## Records shown
## BEGIN

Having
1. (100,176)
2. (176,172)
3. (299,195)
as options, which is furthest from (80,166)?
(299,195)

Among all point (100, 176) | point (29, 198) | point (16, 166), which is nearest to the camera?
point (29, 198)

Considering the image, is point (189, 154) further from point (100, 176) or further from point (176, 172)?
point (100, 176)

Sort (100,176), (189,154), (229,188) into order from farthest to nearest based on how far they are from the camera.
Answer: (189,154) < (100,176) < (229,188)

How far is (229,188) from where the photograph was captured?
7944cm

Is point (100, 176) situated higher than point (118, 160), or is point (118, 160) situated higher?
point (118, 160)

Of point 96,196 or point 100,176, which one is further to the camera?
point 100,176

## END
## BEGIN

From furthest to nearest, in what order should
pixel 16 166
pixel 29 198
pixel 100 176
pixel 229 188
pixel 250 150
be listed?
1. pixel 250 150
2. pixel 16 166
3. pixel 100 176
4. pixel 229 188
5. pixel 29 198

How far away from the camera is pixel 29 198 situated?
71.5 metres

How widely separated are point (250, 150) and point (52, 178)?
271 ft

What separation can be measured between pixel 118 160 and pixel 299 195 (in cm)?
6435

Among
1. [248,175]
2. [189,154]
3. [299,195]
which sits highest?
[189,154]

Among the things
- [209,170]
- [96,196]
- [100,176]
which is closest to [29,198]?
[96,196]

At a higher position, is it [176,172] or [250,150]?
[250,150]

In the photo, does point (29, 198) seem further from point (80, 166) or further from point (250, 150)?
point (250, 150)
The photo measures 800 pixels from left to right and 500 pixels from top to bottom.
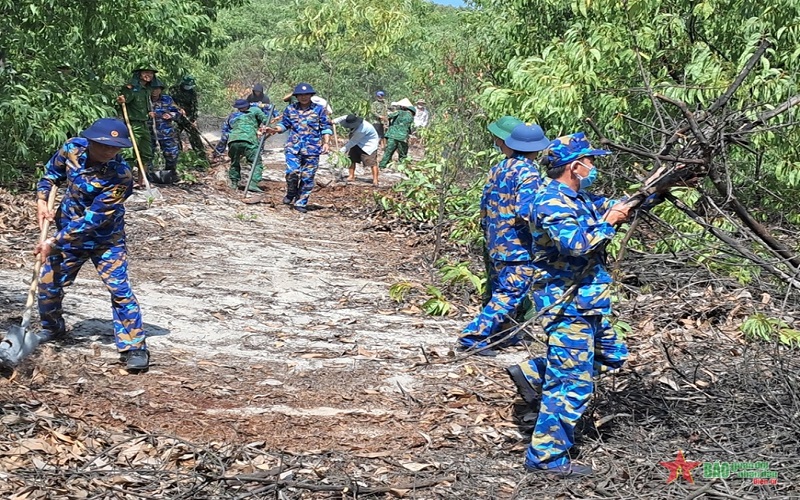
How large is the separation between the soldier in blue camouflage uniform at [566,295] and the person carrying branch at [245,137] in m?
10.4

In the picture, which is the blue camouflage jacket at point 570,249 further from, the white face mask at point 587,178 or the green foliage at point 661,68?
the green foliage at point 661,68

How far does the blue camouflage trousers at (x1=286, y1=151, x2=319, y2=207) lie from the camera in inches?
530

## END
## BEGIN

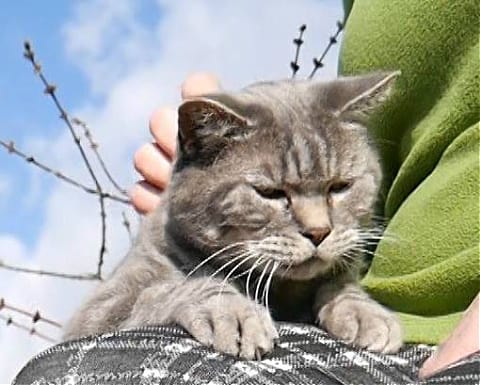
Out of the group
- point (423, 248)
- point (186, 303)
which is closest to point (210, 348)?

## END

## What is being asked
Report each line in the entries above that contains the word "situated", copying the whole line and treating uppercase and lowercase as different.

## Output for this exercise
Is point (100, 176) situated higher than point (118, 160), or is point (118, 160) situated higher?
How far away from the camera is pixel 29 198 situated?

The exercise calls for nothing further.